La Nación
Las dinámicas atroces del mercado 1 21 octubre, 2021
COLUMNISTAS OPINIÓN

Las dinámicas atroces del mercado

Piero Emmanuel Silva Arce

El ideal de la modernidad se había allanado camino sobre la promesa de una sociedad más libre, igualitaria y fraterna. El avance tecnológico iba a permitir a los ciudadanos el uso del tiempo libre en el ocio, el cuidado y la creación. A pesar de esto, lo que se reforzó fue una lógica de sacrificio en todos los ámbitos de la existencia, sustentada en la esperanza de poder consumir un poco más, de insertarse en el mercado; satisfacer necesidades artificiales es el ideal general. Lo que se conoce como civilización es un modelo elemental donde la necesidad es el eje.

Las comunidades primitivas cazaban para satisfacer una necesidad vital: comer. Se gastaba energía para recolectar plantas, carne y todo tipo de alimentos para continuar habitando el planeta en conexión con la naturaleza. Hoy se invierte esa energía para cambiar dinero por objetos que dejan de funcionar cada determinado tiempo, se contamina el medio ambiente con toneladas de basura; es un ciclo que nunca termina, compras, deudas, compras. La sociedad contemporánea, construida sobre el ideal científico, encarceló a los individuos en el espacio privado y les prometió que ahí iban a ser libres. Toda la estructura social se fue acondicionando para servirle al único amo: el mercado. Se vendió muy bien la sensación de que estamos en una era de adelanto humano y tecnológico, lo cual en parte es cierto, pero sosteniendo una lógica de elemental necesidad. Mientras esto se da por sentado, las decisiones que determinan el rumbo de la sociedad se dejan en manos de reducidos grupos de interés, es decir, la actividad política se delega a unos sectores burocráticos destinados a manejar los hilos del Estado.
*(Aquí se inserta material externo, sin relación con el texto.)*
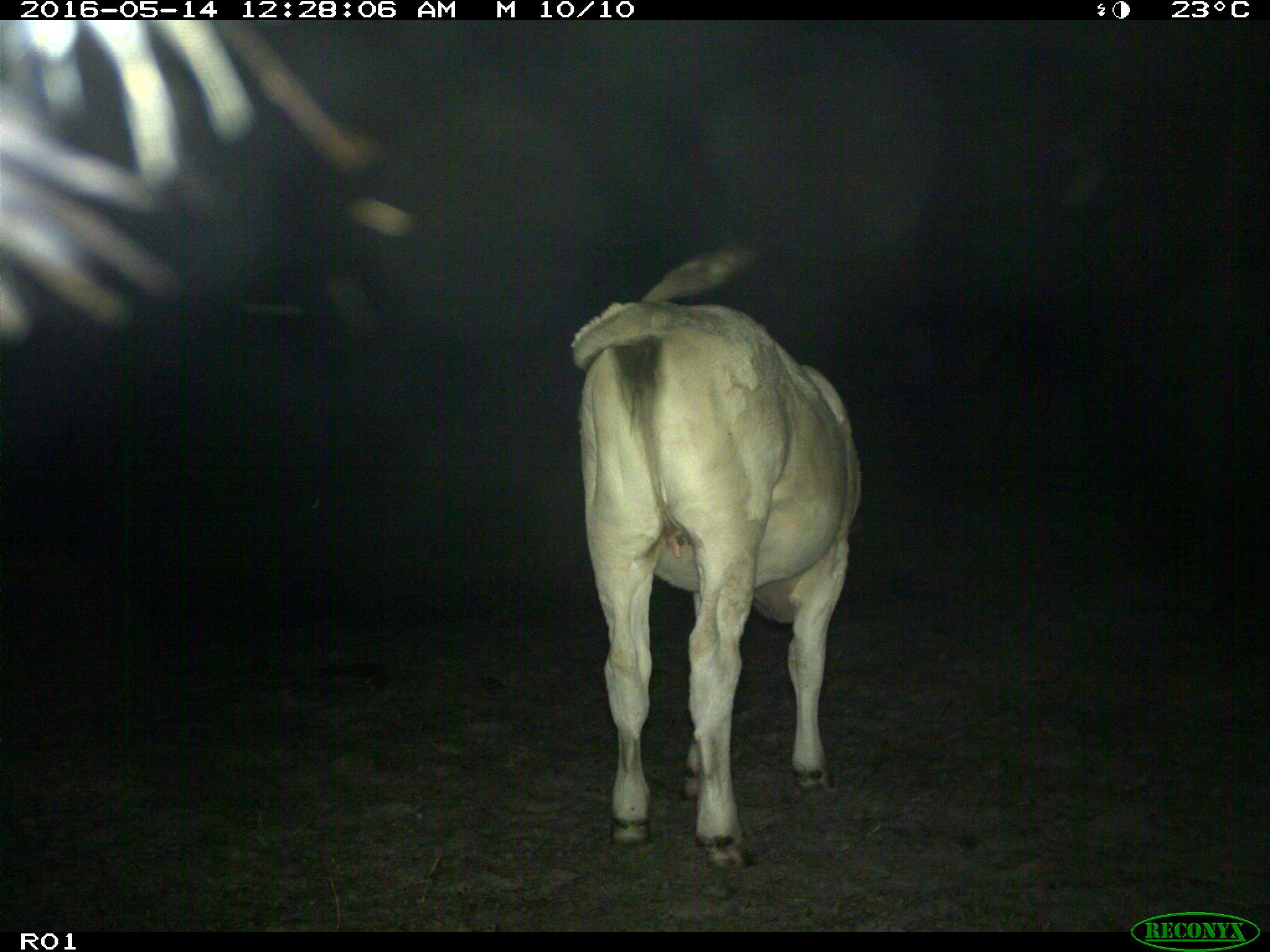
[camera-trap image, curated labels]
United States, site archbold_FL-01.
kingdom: Animalia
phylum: Chordata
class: Mammalia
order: Artiodactyla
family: Bovidae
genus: Bos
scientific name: Bos taurus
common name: domestic cow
El momento político para las mayorías queda reducido a la actividad electoral; se cree que ser ciudadano es salir el día de las elecciones a depositar el voto en una urna. El resto del año amplios grupos de personas sobreviven en situaciones de marginalidad y pobreza extrema y, los otros, las capas medias, intentan insertarse en el modelo de consumo capitalista.

Como sujetos no podemos escapar fácilmente de las lógicas impuestas en el tiempo. No obstante, es importante complejizar el mundo que habitamos; la pregunta constante sobre los contextos lleva a descubrir lógicas de dominación, de autoritarismo y de opresión que son sutiles en una cotidianidad abrumadora, competitiva y hostil. En los subterfugios de la historia se pueden encontrar otro tipo de relaciones sociales, enmarcadas la solidaridad y el cuidado que rompen las dinámicas atroces del mercado.